Operations - Schema Configuration
This operation is available only for datasets for large language modeling, and allows you to define various complex LLM&MLLM data content by customizing the schema information of the dataset. For schema configuration rules, see Detailed Syntax of Schema Configuration. On the left side of the configuration page, the platform displays partial content of your original data to assist you in referencing the left side while rewriting the schema configuration on the right side. Additionally, you can click Next: Preview Labeling Workbench to view the configuration effect of the schema in real time, ensuring that the configuration meets expectations. If you find that the labeling workbench does not meet expectations, you can click to go back to Previous: Basic Information to modify the configuration.

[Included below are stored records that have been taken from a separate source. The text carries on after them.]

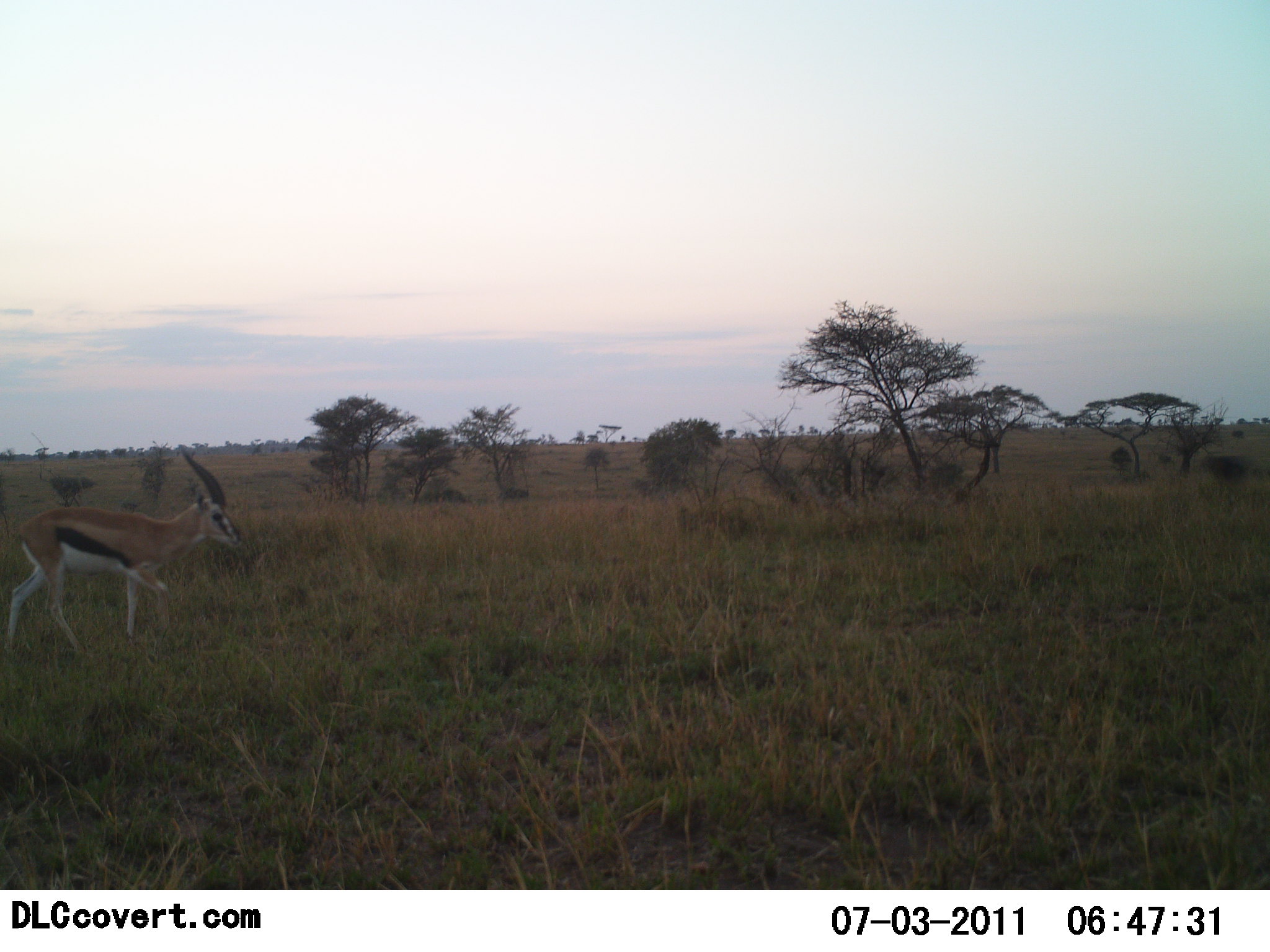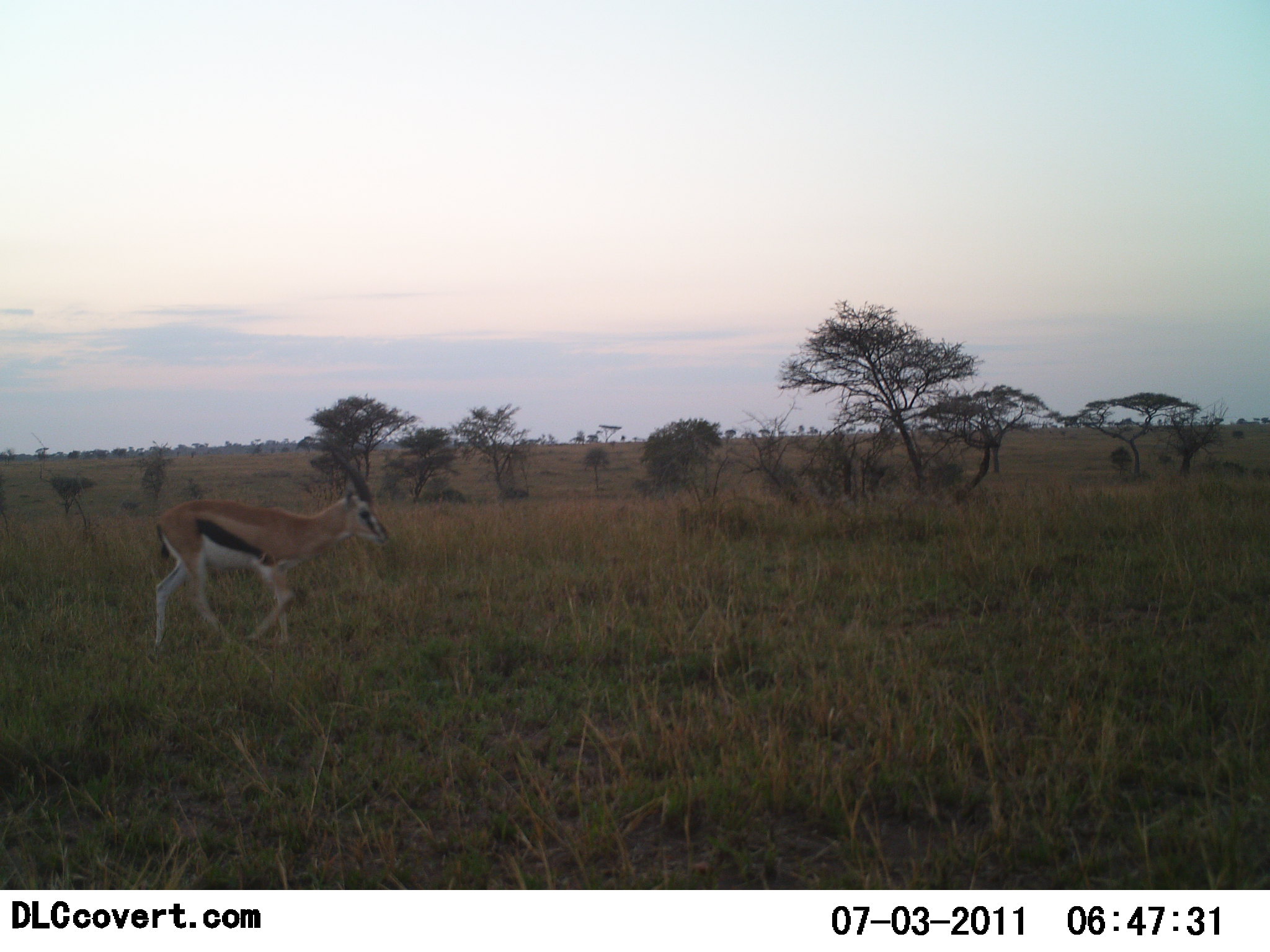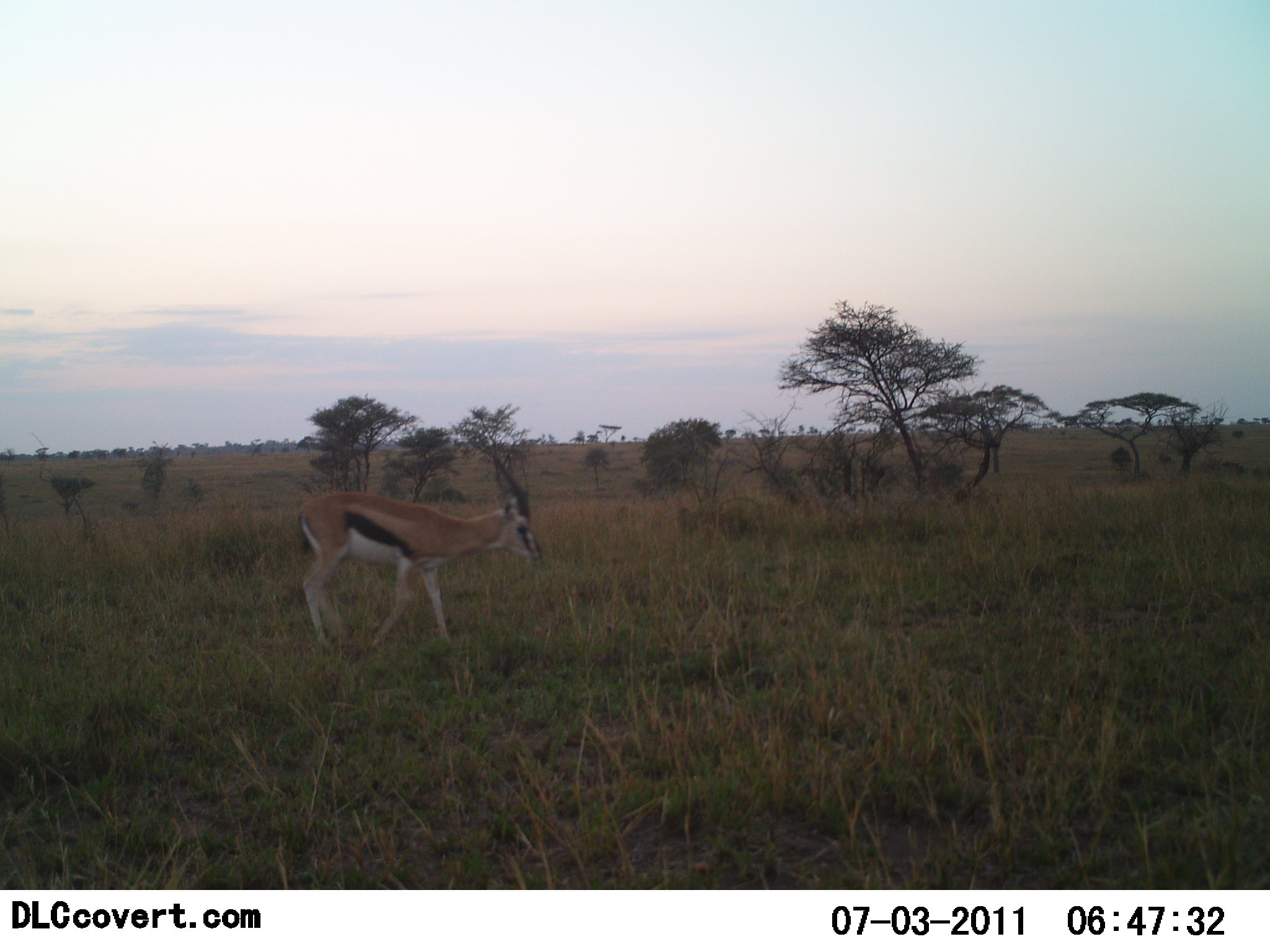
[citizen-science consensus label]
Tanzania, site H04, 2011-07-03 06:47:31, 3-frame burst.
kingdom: Animalia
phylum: Chordata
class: Mammalia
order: Artiodactyla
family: Bovidae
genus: Eudorcas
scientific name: Eudorcas thomsonii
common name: thomson's gazelle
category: gazellethomsons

After the schema of the dataset is successfully configured, the page will automatically return to the dataset list. At this point, the platform will parse all samples in the data files based on your configured schema information. You can click View Progress in the Status column on the list page to view the progress of full parsing in real time.
Dataset Details Page
Datasets for Large Language Modeling
Clicking the name of a dataset for large language modeling allows you to view the dataset details, and the displayed content is presented according to the configured schema. For multimodal datasets, images and corresponding text content are directly paired and displayed in the same row to enhance the readability of data samples.
Datasets for Traditional CV Modeling
Note
For the Detail Preview and Data Pivot features on the dataset details page, COS provides 10T of free detail preview traffic per account each month. Any usage beyond this limit will incur charges. For details, see COS Billing Rules.
Clicking the name of the image dataset allows you to view the dataset details. The details page contains three main sections:
Basic Information: This section displays the key information of the dataset.
Visualization of Annotation Information: If the current dataset is bound with labeling information for Image Classification/Object Detection/Image Segmentation, this module will be displayed. In other scenarios, this module is automatically hidden. Note: The maximum number of tag values that can be statistically tracked in the background is 20 (displayed as Top 20 by proportion). Any categories beyond 20 will be grouped into the Other category.
Details Display: This section allows you to preview a list of the first 2000 images in the dataset. It also supports filtering by labeling status and by specified labeling categories for display.
Table Datasets for Big Data
Clicking the name of a table dataset allows you to view the dataset details. The details page contains two main sections:
Basic Information: This section displays the key information of the dataset.
Details Display: This section allows you to preview the first 2,000 rows of table content in the dataset. For enumerable columns, it supports clicking to view column data distribution information. The statistical analysis covers the entire dataset, not just the 2,000 rows previewed on the frontend.
Other Types of Datasets
Clicking the names of other types of datasets takes you to the dataset details page, which only displays the basic information of the dataset. Since there are no restrictions on the import format for this type of dataset, the details page does not support content preview.